The ‘free trade’ after World War II he referes to, was heavily stacked in our favor. With much of European and east Asian manufacturing centers bombed out, post-war US industry was poised at best advantage to fill the vacuum. Those glory days are gone. Free trade now simply means doing it all in overseas sweatshops and forced labor camps far from the prying eyes of OSHA, the EPA, or extortionist labor unions.
Because of that, the US pursued multi-lateral trade via the WTO.
But, as the US, overtime, lost that competitive edge, we shifted away from expanding multi-lateral to pursuing bi-lateral and regional trade agreements, as well a concentrating on our own back yard.

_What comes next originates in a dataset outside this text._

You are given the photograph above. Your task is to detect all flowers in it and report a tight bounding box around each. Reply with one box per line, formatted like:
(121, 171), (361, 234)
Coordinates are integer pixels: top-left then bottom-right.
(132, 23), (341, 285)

The first prez to pursue this with fast track authority was Reagan with Israel, the Caribbean Basin Initiative(which would eventually be replaced with CAFTA), and bilateral agreements with Canada and Mexico.
Under GWB Bush, the two bilaterals would become the trilateral NAFTA.
Under GW Bush CAFTA was completed and Chile was completed. Bush began the bilaterals with Columbia, Panama, and Korea and they were completed under Obama.
Keep in mind that Bush was not able to complete those 3 agreements because the dems blocked them because they thought the investor protections were excessive and Obama renegotiated them with more protections for labor and environment.